Mars Astrobiological Cave and Internal habitability Explorer (MACIE): A New Frontiers Mission Concept
Charity M. Phillips-Lander, Ali Agha-Mohammadi, J. J. Wynne, Timothy, N. Titus, Nancy Chanover, Cansu Demirel-Floyd, Kyle Uckert, Kaj Williams,, Danielle Wyrick, Jen Blank, Penelope Boston, Karl Mitchell, Akos Kereszturi,, Javier Martin-Torres, Svetlana Shkolyar

TL;DR
MACIE is a proposed Mars mission concept that aims to explore subsurface habitability and astrobiology by investigating lava tube caves using advanced robotics, autonomous navigation, and sample analysis.
Contribution
It introduces a novel mission concept focusing on lava tube caves for astrobiology without drilling, integrating new robotic and autonomous technologies.
Findings
Potential to assess Martian subsurface habitability.
Addresses key scientific goals of planetary exploration.

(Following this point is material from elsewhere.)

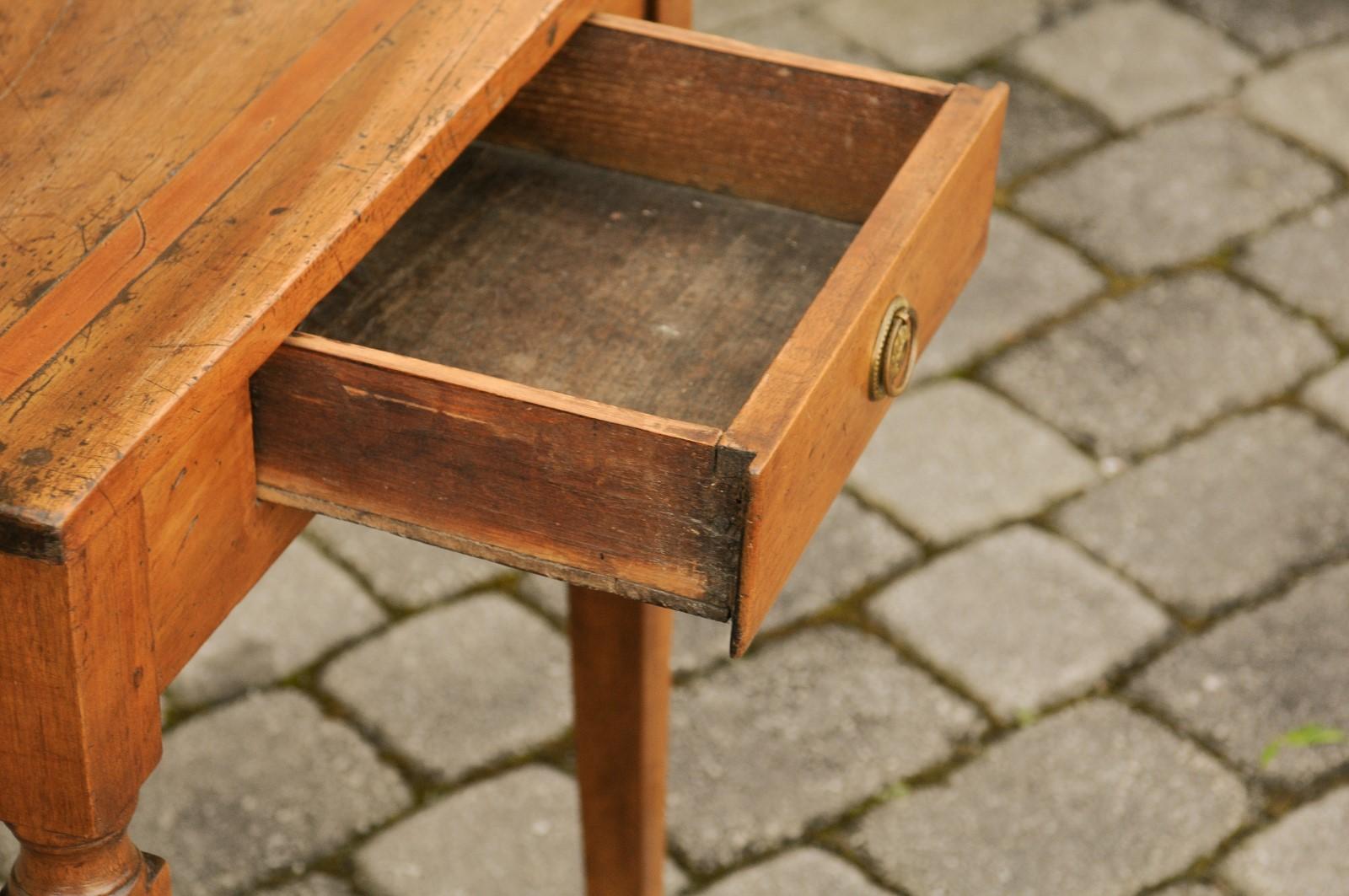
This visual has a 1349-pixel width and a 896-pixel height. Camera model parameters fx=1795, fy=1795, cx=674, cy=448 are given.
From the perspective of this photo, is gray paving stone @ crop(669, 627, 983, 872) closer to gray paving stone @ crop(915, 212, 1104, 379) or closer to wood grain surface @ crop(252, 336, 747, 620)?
gray paving stone @ crop(915, 212, 1104, 379)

Innovative use of robotic architectures for cave exploration.
Abstract
Martian subsurface habitability and astrobiology can be evaluated via a lava tube cave, without drilling. MACIE addresses two key goals of the Decadal Survey (2013-2022) and three MEPAG goals. New advances in robotic architectures, autonomous navigation, target sample selection, and analysis will enable MACIE to explore the Martian subsurface.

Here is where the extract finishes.